**Textauszug**
- - -

Ursprünglich, original wollte ich sein – und war auf dem Wege, »ein Original« zu werden, nach Notwendigkeit, Gesetz und Typus strebte ich – und hätte beinahe das erreicht, was der Franzose mit »un type« meint, ironisch meint.

Da – aus dem Walde dumpfer Jugend in die Freiheit hinaustretend, traf ich auf die eigene Spur. Sah, daß ich in ungeheurem Kreise gewandert, zwar moralisch aber nicht geistig vorangeschritten war. Das war der Augenblick des Entschlusses, nicht mehr um jeden Preis auf den eigenen Füßen zu wandern, sondern mit den Mitteln des öffentlichen Verkehres für das übliche Entgelt zu reisen – der Augenblick, den Haß gegen die »Literatur« als die Summe des vom allgemeinen Menschen Gedachten abzulegen. Ich bereue den Umweg nicht. Ob er mich auch tief ins Hintertreffen der Gleichstrebenden mit geringeren Skrupeln brachte. Was deutsch war, habe ich tief erfahren und deutschen Jünglingen gleicher Geistesart widme ich diese kritische Selbststudie zu Lehr und Nutzen. Nun darf ich ohne Schaden die Literatur lieben (wie liebe ich sie!), sie kann des gereiften Menschen in Notwendigkeit heilige, fatalistisch gegebene Naturveranlagung nicht mehr zerstören. Und wenn ich jetzt die Namen Meister Eckhart, Spinoza, Shakespeare, Beethoven, Kleist und Tolstoi nenne, so stecke ich mir leuchtende Fackeln ehrfürchtig an meinem Wege auf.

Eines jeden Dichters, Schöpfers in Worten, erste Pflicht ist, was ich mir verschrieb: zugleich innigen und zornigen, demütigen und kühnen Dienst an unserer göttlichen Sprache – sie ist nicht göttlicher als andere Sprachen auch sind, aber sie ist die göttlichste, weil sie uns Erbe und Pflicht ist.

- - -

**Material**
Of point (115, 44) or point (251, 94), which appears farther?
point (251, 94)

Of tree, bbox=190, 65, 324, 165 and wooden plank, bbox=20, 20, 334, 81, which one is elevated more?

- - -

**Aufgabe 1**
Welche Namen werden im Textauszug über den Weg zur Literatur als leuchtende Fackeln am Weg genannt?
**Aufgabe 2**
Führe den Textauszug über den Weg zur Literatur im selben Ton nach seinem letzten Satz weiter.

**Antwort 1**
Meister Eckhart, Spinoza, Shakespeare, Beethoven, Kleist und Tolstoi.

**Antwort 2**
Man kann gar nicht anders als aus seinem Volke fühlen. Ohne Volk sein, schlägt um in: ohne Karakter sein. Denn das Volk und seine Blutsdränge sind die unbewußte Hälfte unseres Karakters und der größte Teil des Unterbewußten unserer Seele. Nur Dummköpfe leugnen es. Vor dem Volke fliehen heißt vor sich selbst entlaufen. Man kann sich seiner Eltern schämen, aber seine Abstammung kann man nicht unwirklich machen. Wir sind die letzte Wirkung geheimer vorelterlicher Ursachen und sind nicht nur wir selbst, wie ich gezeigt habe. Wir waren, bevor wir waren, und werden sein, wenn wir nicht mehr sind – im Volke. – Spreche ich für Nationalismus? Meinem Herzen liegt Pazifismus näher. Aber die Menschen des 20. Jahrhunderts erheben sich noch wenig über die Tiere; der Generalbeweis ist eben geliefert. Der an der Völkergrenze Erwachsene ist behütet vor nationalen wie übernationalen Überschwenglichkeiten. Er kennt die drei Tugenden und dreißig Laster jedes der Völker. Den Völkern wurden wie den einzelnen Menschen jedem gerade seine Eigenschaften verliehen, und diese schließen in karaktervollen Wesen oft genug einander aus. Der Deutschen bester und ihnen vorbehaltener Teil ist ihre Innigkeit (wie will man das Wort ins Französische übersetzen?), der Welschen großes Erbgut ihr Formtalent. Die zwei Begabungen schließen sich nicht aus, wie die Geschichte lehrt. Die französische, überfranzösisch innige Gotik des 12. Iahrhunderts ist nicht zu denken ohne das Zumünden des germanischen Blutstroms der Völkerwanderung, und so heißt es nur, für ein Geschenk ein Gegengeschenk würdig empfangen, wenn zur Formlosigkeit neigendes deutsches Wesen sich romanischer Formengröße willig (doch vorsichtig) öffnet. Wenn ich mir selbst das Ziel stelle, nach hohem Umriß und architektonischer Gewalt des Dichtwerkes zu streben, so leite ich die Aufgabe schon aus meinem Namen ab, der besagt, daß die Ahnen in einem Orte saßen, wo die Römer mit allen Künsten des Bauens eine sperrige Holzbrücke über einen westlichen Fluß des (von Rom aus) »diesrheinischen Germaniens« schlugen oder eine schönbogige Steinbrücke wölbten, während die rechtsrheinischen Germanen noch in Weidenflößen über ihre Flüsse setzten.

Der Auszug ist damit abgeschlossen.